Series II. Manuscripts by Robert Louis Stevenson consists of writings and other materials, such as notes and lists, in Stevenson's hand. The collection contains drafts of "more than half the poems" to several collections of poetry, including both Underwoods (1887) and Songs of Travel and Other Verses (1896), and complete or partial drafts to several prose works, including Catriona (1893), The Ebb-Tide (1894), In the South Seas (1896) and St. Ives (1897). There are also portions to the last three chapters of Stevenson's popular Strange Case of Dr. Jekyll and Mr. Hyde (1886).

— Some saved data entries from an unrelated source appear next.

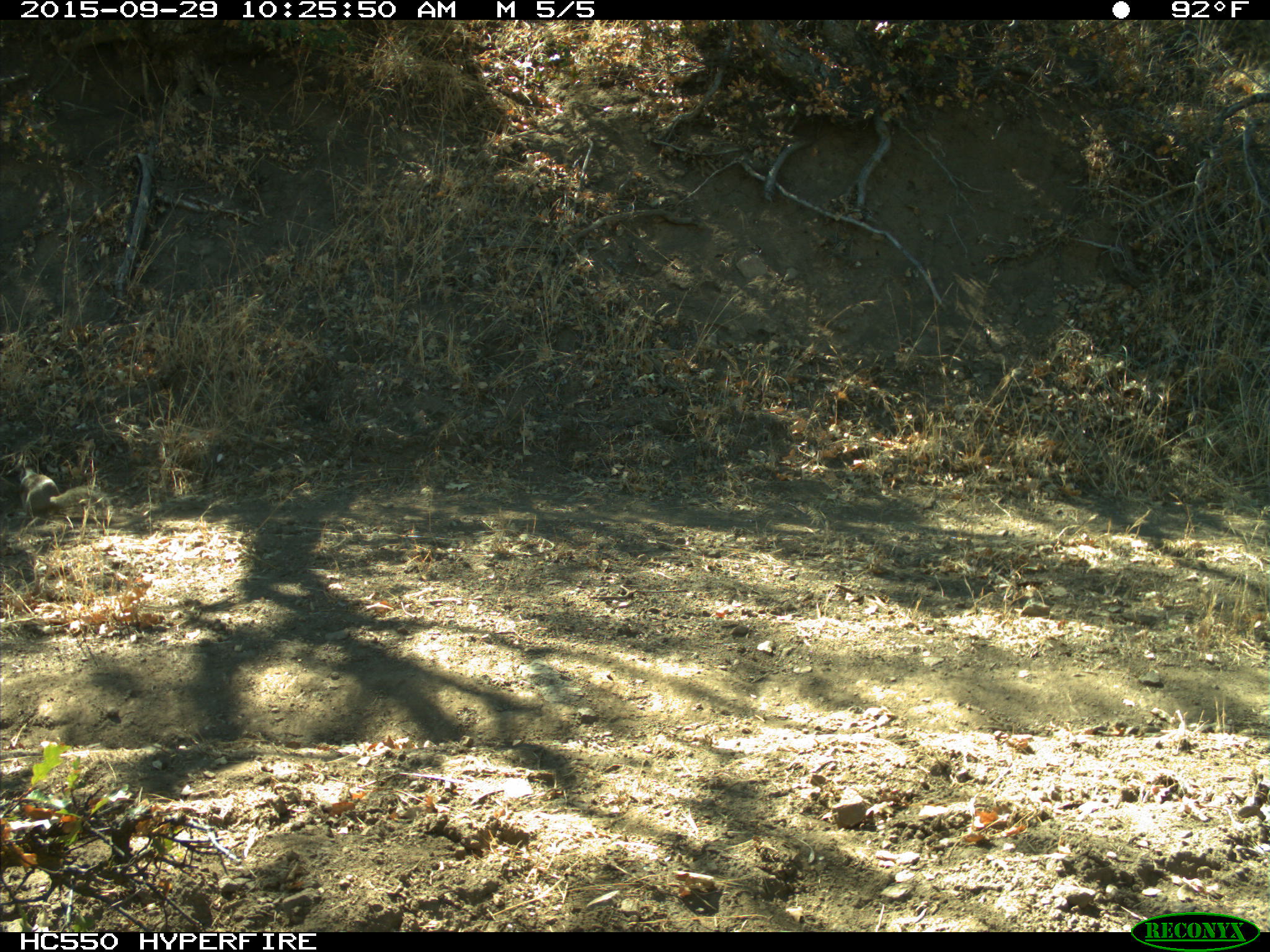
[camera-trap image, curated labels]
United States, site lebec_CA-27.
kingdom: Animalia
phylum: Chordata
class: Mammalia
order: Rodentia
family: Sciuridae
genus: Otospermophilus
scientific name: Otospermophilus beecheyi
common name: california ground squirrel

Series III. Addition and Other Materials consists almost entirely of Stevenson related materials not documented in McKay's Catalogue. This includes the photographs, artwork, and memorabilia that came to the library in the early 1950s with the principal gifts of Edwin J. Beinecke's collection, as well as smaller gifts and purchases made through the 1960s. There are original photographs of Stevenson, family, and friends, many Stevenson homes and residences, and the areas in which he lived and travelled, as well as albums containing material relating chiefly to Stevenson's life in Samoa. Artistic representations of Stevenson include work by well-known artists working at the turn of the 20th century. Works include: oil and watercolor portraits by Girolamo Nerli and Percy F. S. Spence respectively; charcoal portraits by Nerli and John Singer Sargent; busts and reliefs by Gutzon Borglum, Allen Hutchinson, and Augustus Saint-Gaudens; and engravings, etchings, and woodcut and linoleum prints by Robert Bryden, Timothy Cole, Samuel Hollyer, Thomas Johnson, Joseph Simpson, and Samuel Johnson Woolf. In addition, there are original drawings and watercolors for book illustrations by Robert Browne, William Hole, George Varian, and R. Canton Woodville, as well as original drawings by James Renwick Brevoort and Erastus Salisbury Field.

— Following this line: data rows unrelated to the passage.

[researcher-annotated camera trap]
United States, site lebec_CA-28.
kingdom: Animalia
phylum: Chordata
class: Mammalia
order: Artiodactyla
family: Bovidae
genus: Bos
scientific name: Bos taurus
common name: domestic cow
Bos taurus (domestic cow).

Edwin J. Beinecke's research files contain correspondence and documents relating to his acquisition of Stevenson material. Volumes feature correspondence between Edwin J. Beinecke and his assistant, Gertrude Hills, and others, including book and manuscript dealers, publishers, libraries, and Stevenson scholars. Correspondents include Clayton Hamilton, Sanki Ichikawa, Archibald MacLeish, Vincent Starrett, and descendants of Stevenson's family and friends.